| GIVEN PROBLEM |
Write the data out again exactly, with no pictures.

| RAW RECORDS |
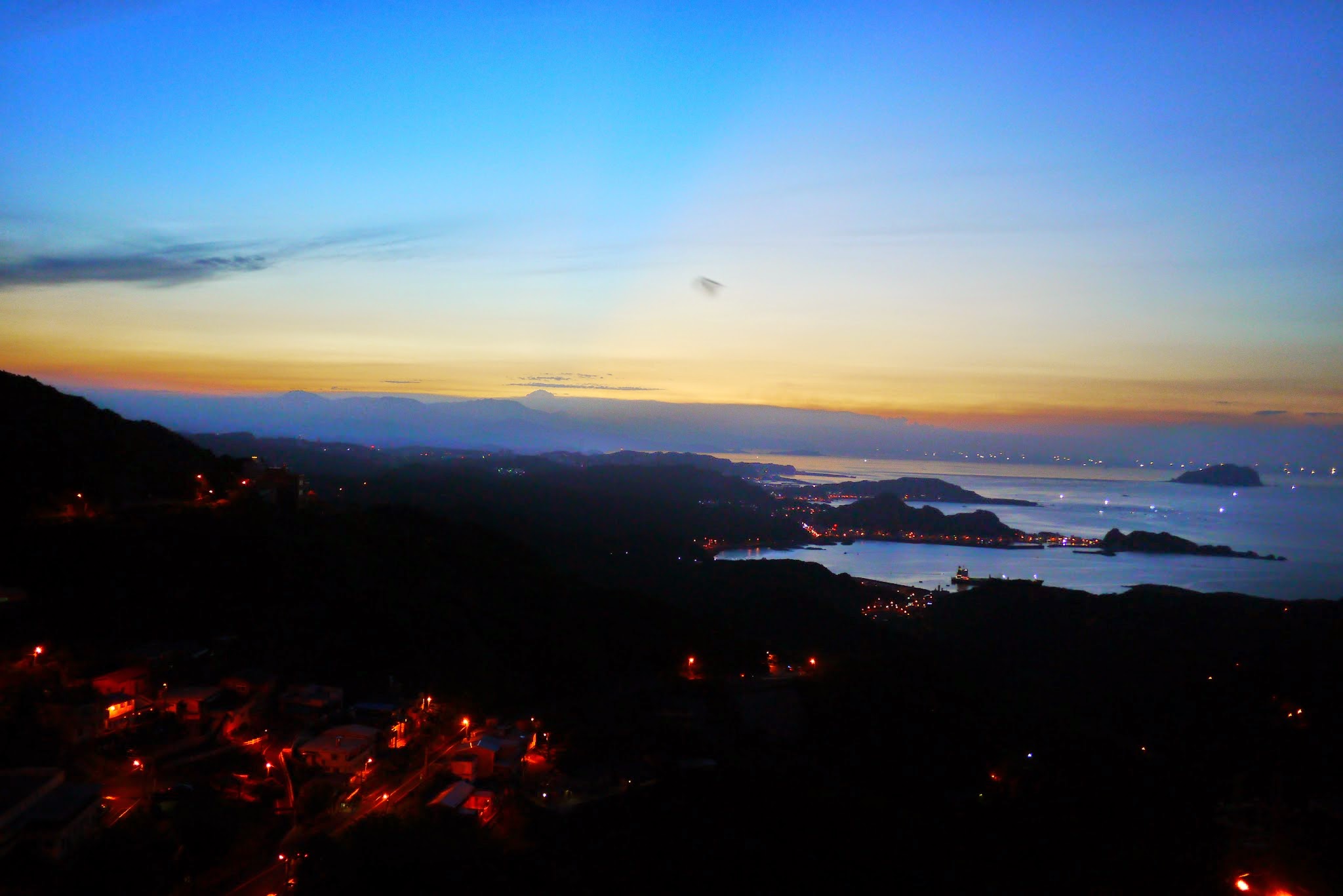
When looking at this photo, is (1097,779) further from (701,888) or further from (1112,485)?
(1112,485)

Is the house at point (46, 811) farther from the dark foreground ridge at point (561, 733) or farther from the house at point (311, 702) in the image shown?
the house at point (311, 702)

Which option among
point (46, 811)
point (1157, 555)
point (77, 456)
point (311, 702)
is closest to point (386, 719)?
point (311, 702)

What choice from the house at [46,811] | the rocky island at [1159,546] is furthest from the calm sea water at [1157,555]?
the house at [46,811]

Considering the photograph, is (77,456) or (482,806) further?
(77,456)

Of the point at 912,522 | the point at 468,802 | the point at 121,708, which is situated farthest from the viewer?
the point at 912,522

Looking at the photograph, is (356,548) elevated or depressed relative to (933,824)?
→ elevated

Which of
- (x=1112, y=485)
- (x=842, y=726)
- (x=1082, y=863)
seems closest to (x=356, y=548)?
(x=842, y=726)

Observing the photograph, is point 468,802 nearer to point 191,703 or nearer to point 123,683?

| REPLY TO THE TASK |
When looking at this photo, is (1097,779) further from (701,888) or further from (1112,485)?
(1112,485)

Is the house at point (46, 811) farther from the dark foreground ridge at point (561, 733) or farther from the house at point (311, 702) in the image shown?
the house at point (311, 702)

Which option among
point (46, 811)
point (1157, 555)
point (77, 456)
point (311, 702)
is closest to point (386, 719)?
point (311, 702)

What choice from the house at [46,811] | the rocky island at [1159,546] is furthest from the calm sea water at [1157,555]?
the house at [46,811]

Considering the photograph, is (77,456) or (482,806) further?
(77,456)

Of the point at 912,522 | the point at 468,802 | the point at 121,708, which is situated farthest from the viewer?
the point at 912,522

Looking at the photograph, is (356,548) elevated or depressed relative to (933,824)?
→ elevated

Which of
- (x=1112, y=485)
- (x=842, y=726)
- (x=1082, y=863)
seems closest to (x=356, y=548)?
(x=842, y=726)

Observing the photograph, is point 468,802 nearer to point 191,703 or nearer to point 123,683?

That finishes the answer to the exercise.